Local arborist John Welton offers tips for planting trees in small spaces

The Estate is home to hundreds of ancient trees. Everyone has a role in replenishing and maintaining our natural environment and as we approach autumn, this is the very best time for tree-planting.

Local arborist John Welton

Autumn

The ground is still warm. New tree roots are active for a few weeks yet, allowing them to establish with the surrounding soil. This means a healthier, more resilient tree next year.

Trees are essential to our environment. They absorb carbon dioxide, reflect heat upwards and so provide cooling effect. They host complex microhabitats for insects, lichen and fungi, as well as a valuable food source for a wide variety of birds. And they absorb airborne pollutants, reduce noise and provide screening.

Right tree for the right space

Consider the available space and the potential size of tree in 10 years, existing neighbouring trees, seasonal interest preferences (for example spring flowering, bark colour/texture) and what wildlife can be supported. Native species are often the best performers in this area.

Dig a planting hole twice the width and only slightly deeper than the container the tree is in.
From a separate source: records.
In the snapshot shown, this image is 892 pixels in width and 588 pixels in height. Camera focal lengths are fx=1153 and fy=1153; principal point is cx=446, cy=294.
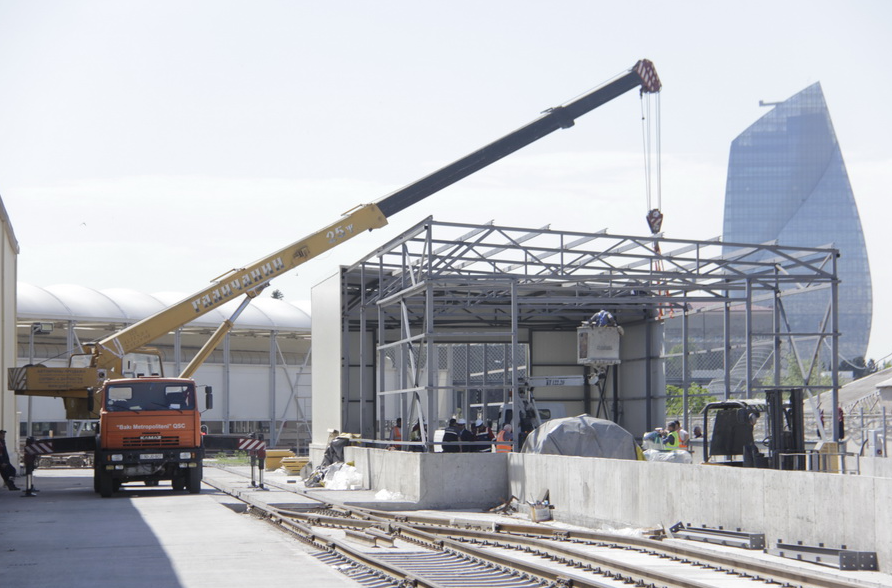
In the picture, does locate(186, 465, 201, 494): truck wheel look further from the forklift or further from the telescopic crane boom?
the forklift

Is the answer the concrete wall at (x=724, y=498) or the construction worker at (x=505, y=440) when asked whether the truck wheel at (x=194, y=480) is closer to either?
the construction worker at (x=505, y=440)

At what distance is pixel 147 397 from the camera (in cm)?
2439

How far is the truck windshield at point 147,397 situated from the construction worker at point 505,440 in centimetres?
662

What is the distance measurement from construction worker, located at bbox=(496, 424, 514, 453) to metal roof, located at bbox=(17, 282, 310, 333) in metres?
26.0

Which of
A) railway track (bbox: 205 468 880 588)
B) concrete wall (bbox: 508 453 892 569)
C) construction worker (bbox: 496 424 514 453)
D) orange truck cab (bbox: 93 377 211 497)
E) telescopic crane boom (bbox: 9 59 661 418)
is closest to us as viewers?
railway track (bbox: 205 468 880 588)

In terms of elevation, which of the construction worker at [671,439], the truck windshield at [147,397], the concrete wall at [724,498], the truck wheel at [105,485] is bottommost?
the truck wheel at [105,485]

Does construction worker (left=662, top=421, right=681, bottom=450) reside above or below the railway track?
above

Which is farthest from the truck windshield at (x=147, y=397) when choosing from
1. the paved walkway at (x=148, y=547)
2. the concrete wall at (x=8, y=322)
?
the concrete wall at (x=8, y=322)

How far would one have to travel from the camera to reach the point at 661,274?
87.4 ft

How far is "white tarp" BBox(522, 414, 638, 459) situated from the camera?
22375 mm

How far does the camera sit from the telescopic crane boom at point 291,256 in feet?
87.6

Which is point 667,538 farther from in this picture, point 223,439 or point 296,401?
point 296,401

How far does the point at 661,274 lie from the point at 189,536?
47.2 feet

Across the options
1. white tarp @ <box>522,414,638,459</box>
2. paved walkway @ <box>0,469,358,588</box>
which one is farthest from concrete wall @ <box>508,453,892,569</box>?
paved walkway @ <box>0,469,358,588</box>
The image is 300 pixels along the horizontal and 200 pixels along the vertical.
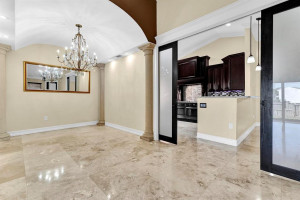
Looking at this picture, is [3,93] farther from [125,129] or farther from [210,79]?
[210,79]

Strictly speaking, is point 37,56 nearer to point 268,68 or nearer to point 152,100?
point 152,100

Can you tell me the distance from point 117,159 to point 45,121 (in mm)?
3587

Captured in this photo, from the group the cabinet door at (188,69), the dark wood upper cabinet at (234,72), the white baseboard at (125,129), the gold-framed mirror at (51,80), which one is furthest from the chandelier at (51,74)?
the dark wood upper cabinet at (234,72)

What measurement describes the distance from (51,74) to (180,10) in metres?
4.52

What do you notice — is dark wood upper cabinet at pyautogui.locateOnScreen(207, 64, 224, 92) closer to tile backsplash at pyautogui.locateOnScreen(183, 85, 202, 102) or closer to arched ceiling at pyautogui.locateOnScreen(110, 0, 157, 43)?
tile backsplash at pyautogui.locateOnScreen(183, 85, 202, 102)

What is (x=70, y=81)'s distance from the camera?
5.09 m

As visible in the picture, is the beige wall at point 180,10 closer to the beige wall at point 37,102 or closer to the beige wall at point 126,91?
the beige wall at point 126,91

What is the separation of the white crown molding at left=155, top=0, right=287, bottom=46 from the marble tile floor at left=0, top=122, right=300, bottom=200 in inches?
92.9

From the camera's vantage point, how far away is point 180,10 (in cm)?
297

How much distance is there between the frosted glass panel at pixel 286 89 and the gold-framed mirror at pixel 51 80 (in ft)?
15.1

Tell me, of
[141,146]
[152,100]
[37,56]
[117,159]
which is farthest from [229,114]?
[37,56]

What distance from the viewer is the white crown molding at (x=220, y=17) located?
1975mm

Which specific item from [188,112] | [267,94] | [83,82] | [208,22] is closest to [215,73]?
[188,112]

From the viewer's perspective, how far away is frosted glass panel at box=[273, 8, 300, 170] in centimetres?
176
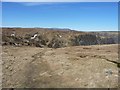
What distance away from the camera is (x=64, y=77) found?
10445 mm

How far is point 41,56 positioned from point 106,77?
4513mm

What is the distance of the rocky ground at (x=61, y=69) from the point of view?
394 inches

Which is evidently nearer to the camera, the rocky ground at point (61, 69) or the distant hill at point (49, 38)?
the rocky ground at point (61, 69)

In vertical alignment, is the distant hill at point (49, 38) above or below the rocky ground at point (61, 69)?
above

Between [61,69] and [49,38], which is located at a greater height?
[49,38]

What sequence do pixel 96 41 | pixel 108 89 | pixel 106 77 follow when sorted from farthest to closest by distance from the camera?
1. pixel 96 41
2. pixel 106 77
3. pixel 108 89

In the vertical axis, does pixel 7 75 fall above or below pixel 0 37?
below

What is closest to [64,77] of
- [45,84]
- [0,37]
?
[45,84]

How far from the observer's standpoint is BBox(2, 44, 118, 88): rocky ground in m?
10.0

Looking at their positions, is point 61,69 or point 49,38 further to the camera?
point 49,38

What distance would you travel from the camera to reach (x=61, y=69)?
11.3 meters

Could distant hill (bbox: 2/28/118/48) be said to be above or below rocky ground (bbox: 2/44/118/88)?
above

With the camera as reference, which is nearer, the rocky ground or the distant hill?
the rocky ground

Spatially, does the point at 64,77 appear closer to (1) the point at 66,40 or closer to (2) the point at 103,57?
(2) the point at 103,57
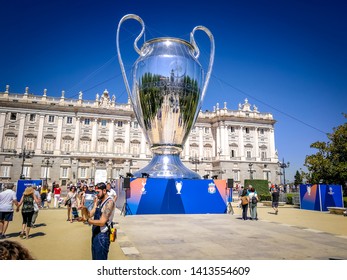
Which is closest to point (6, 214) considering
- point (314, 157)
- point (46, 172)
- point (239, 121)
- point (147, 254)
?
point (147, 254)

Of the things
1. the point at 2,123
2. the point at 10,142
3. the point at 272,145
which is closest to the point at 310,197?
the point at 272,145

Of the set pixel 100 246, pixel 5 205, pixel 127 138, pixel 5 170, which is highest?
pixel 127 138

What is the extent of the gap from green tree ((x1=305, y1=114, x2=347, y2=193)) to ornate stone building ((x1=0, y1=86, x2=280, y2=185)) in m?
21.4

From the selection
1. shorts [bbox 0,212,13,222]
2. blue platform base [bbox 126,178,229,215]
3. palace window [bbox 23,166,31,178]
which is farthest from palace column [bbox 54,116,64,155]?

Remove clay or larger stones. Loosen the bottom of the hole to help drainage. Make sure the rootball is positioned in the hole with its surface level with the surrounding soil and the tree is perfectly upright. Compost/mycorrhizal root can be mixed with backfill to improve soil before refilling around the rootball and firming in to remove air pockets. Mulching around the base of the tree with compost and woodchip will help prevent weed, retain moisture, insulate from heat and cold and improve soil in the longer term. Larger trees should be staked to stabilise roots and aid establishment. Water with about 20-30 litres of water to settle the root ball in place.

Rowan (sorbus aucuparia) - spring white flowers, orange autumn fruits and leaf colour.

5 favourite smaller species

I recommend these for wildlife biodiversity and interest:

  • Rowan (sorbus aucuparia) - spring white flowers, orange autumn fruits and leaf colour.
  • Hawthorn (crataegus monogyna) - white spring flowers and red autumn berries with leaf colour.
  • Bird Cherry (prunus padus) - white racemes of almond scented flowers.
  • Cornelian Cherry (cornus mas) - tiny yellow flowers before leaves in February and fruits in August.
  • Cotoneaster Lacteus - evergreen small tree or large shrub with flowers in spring and masses of berries in autumn.